Стоим под дождем, задравши головы. То есть я задравши, а она вроде как прячет голову. А из окна мастерской прет наружу все мое шоу. Звезды. Ракеты. Магний, фосфор, сера. Свету — достанет на ясный день, да и не на один. А грохоту!.. Остатки падают на землю, шипят в лужах. И тут как бабахнет! Это взлетел большой запас ракет, продырявив насквозь крышу. Дым, искры — пылала вся окрестность. Но дождь припустил еще сильнее, и вскорости фейерверк погас, немного не дождался полиции с пожарными... Я, знаешь, основательно укрепил мастерскую, — стальные двери, асбест и прочее — так что здание устояло. Но, богом клянусь, от этого дитенка — кто бы он там ни был — мокрого места не осталось...
— А Софи? — спросил Оберон.
— Софи. Я говорил ей: «Послушай, все в порядке. Я с ним покончил».
«Что? Что?» — спрашивает.
«Я с ним покончил. Оно взлетело на воздух. Ничего не осталось»[375].
И знаешь, что она мне ответила?
Оберон не знал.
— Подняла на меня глаза — жутче ее лица я ничего в ту ночь не видел — и говорит: «Ты убил ее».
Так и сказала. Ты, мол, ее убил. И больше ничего.

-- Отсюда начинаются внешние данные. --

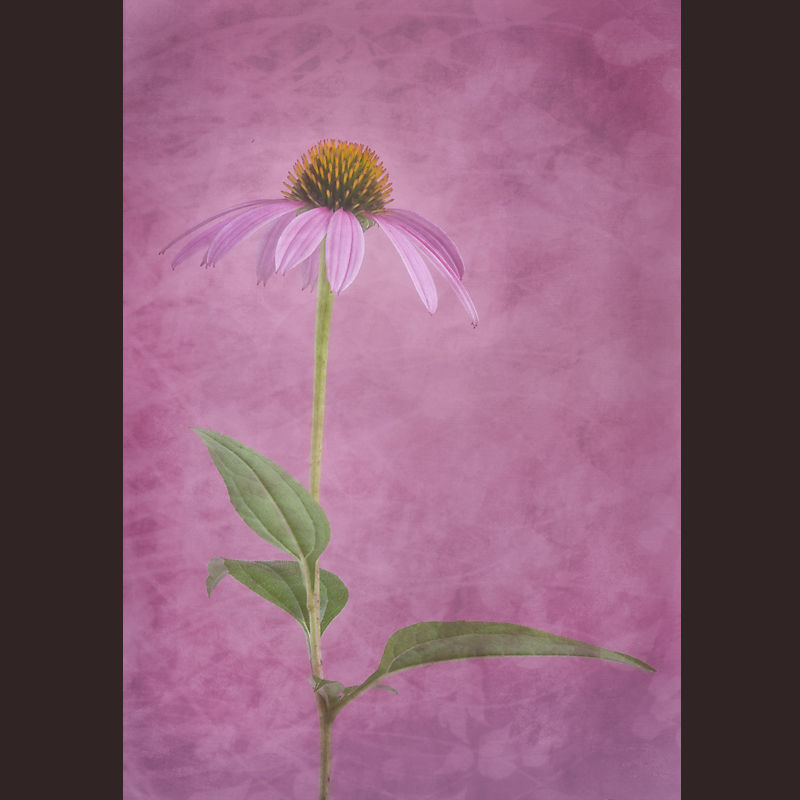 Coneflower (Echinacea) with Texture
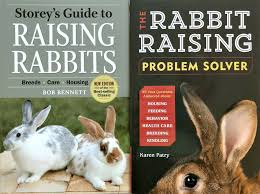 karen s rabbit raising problem solver and bob bennett s y s guide to raising rabbits 4th edition both published by y publications
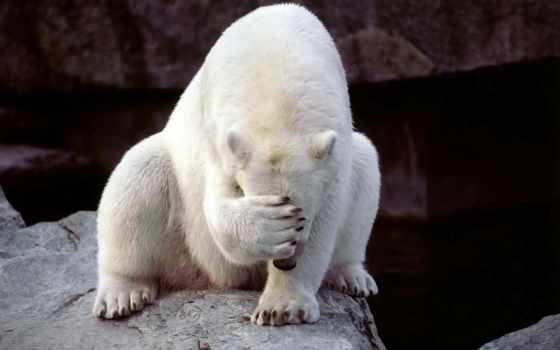 white, лапой, закрывает, медведь, морду, прикол, года, кот, gif,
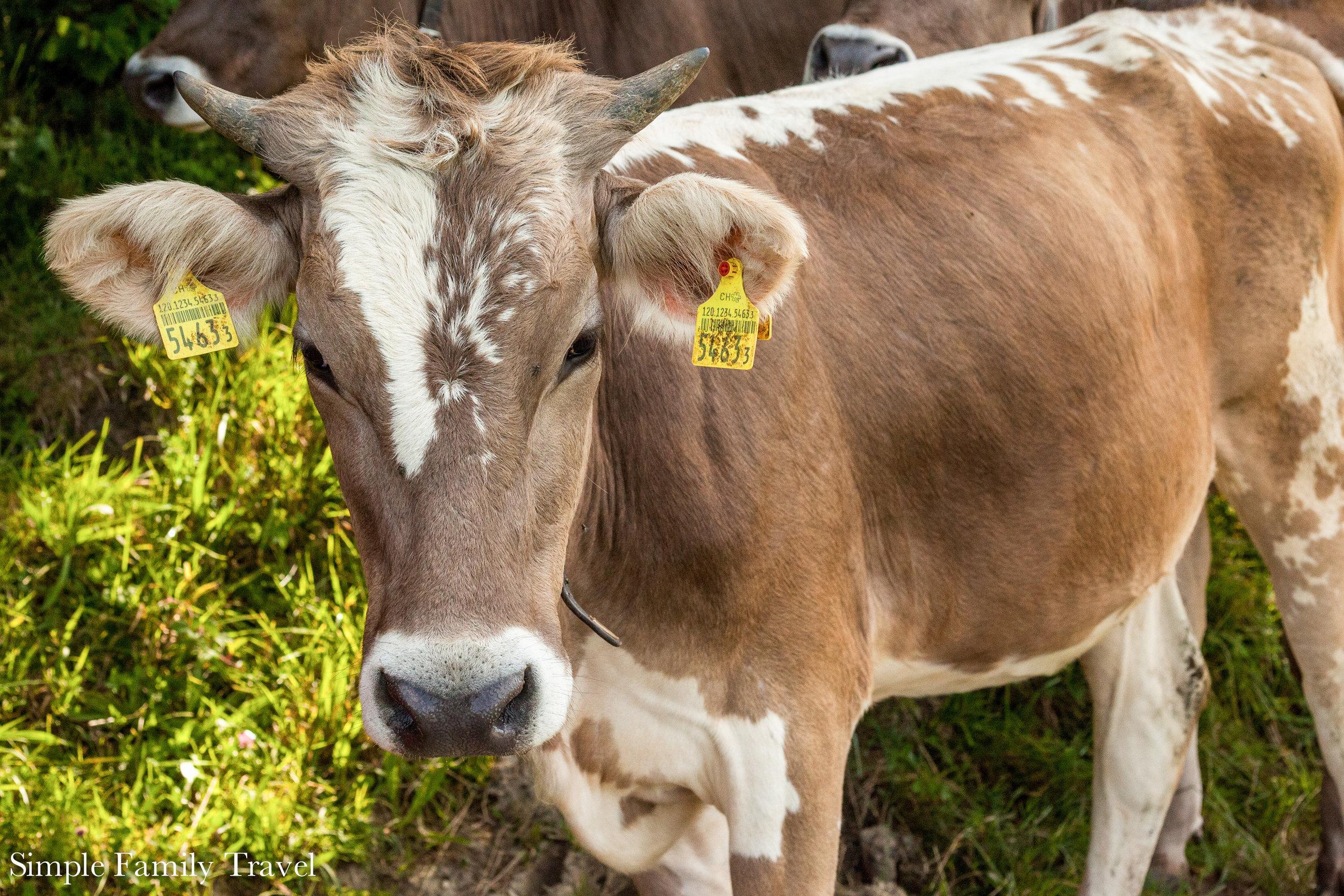 A swiss cow we encountered along a hike.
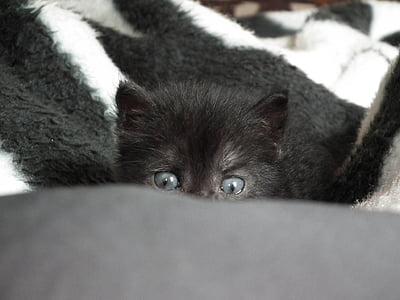 gatito, poco, gato, animales de compañía, animales, ojos de gato, ojo de gato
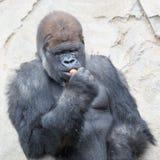 Duży silverback goryl zdjęcie royalty free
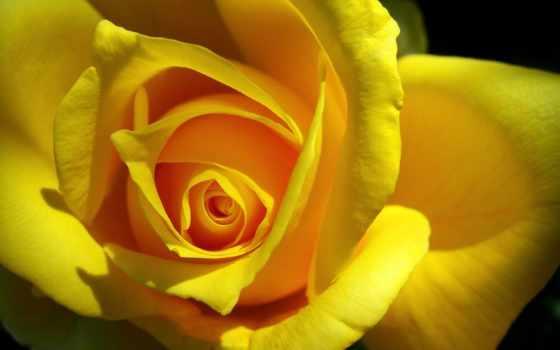 роза, желтая, solensemble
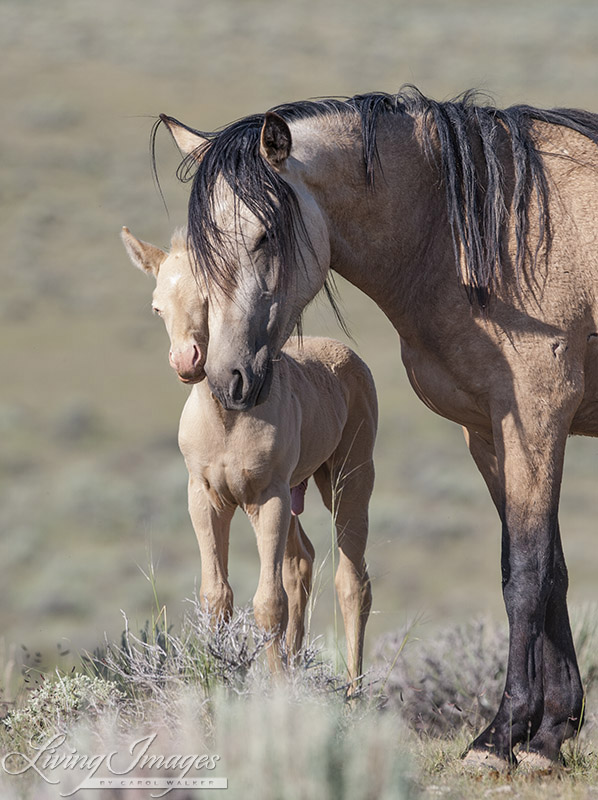 Carol's adopted mustang Cremosso with his mother in the wild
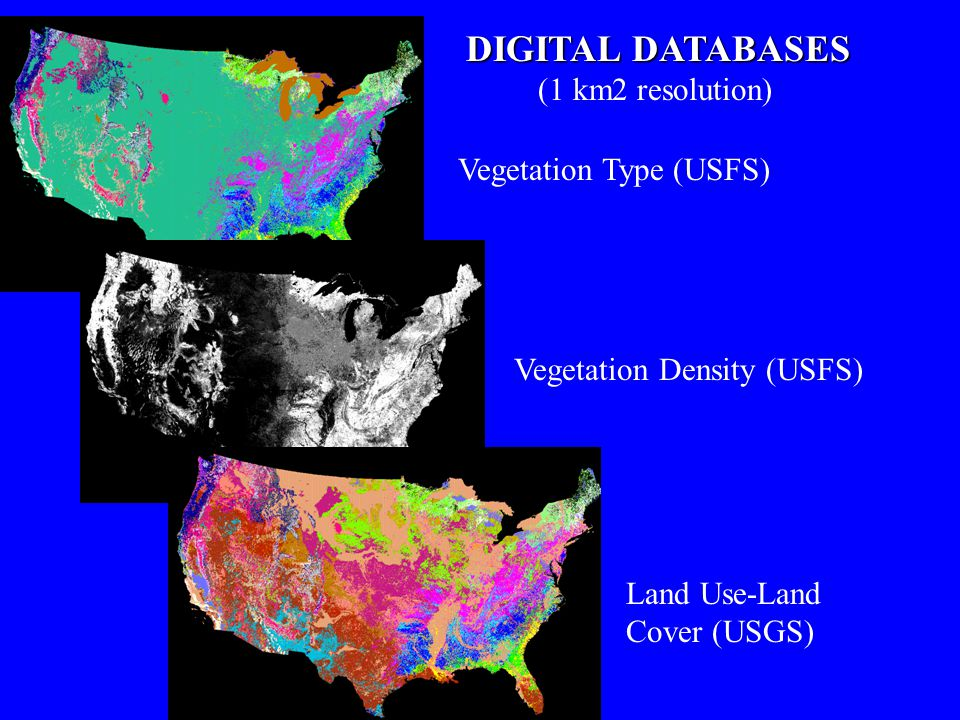 DIGITAL DATABASES (1 km2 resolution) Vegetation Type (USFS)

Вялый и обессиленный, Джордж сел за кухонный стол.
— «Убил ее». Вот так она и думала, Софи: я убил ее единственное дитя. Не знаю, может, она до сих пор так считает. Что старик Джордж прикончил ее единственного ребенка, а кстати и своего. Зафуячил в небо — звезды и полосы навсегда[376]. — Джордж опустил глаза. — Не приведи господь, чтобы еще кто-нибудь посмотрел на меня так, как она той ночью.
— Вот так история, — выдавил из себя Оберон, когда к нему вернулся дар речи.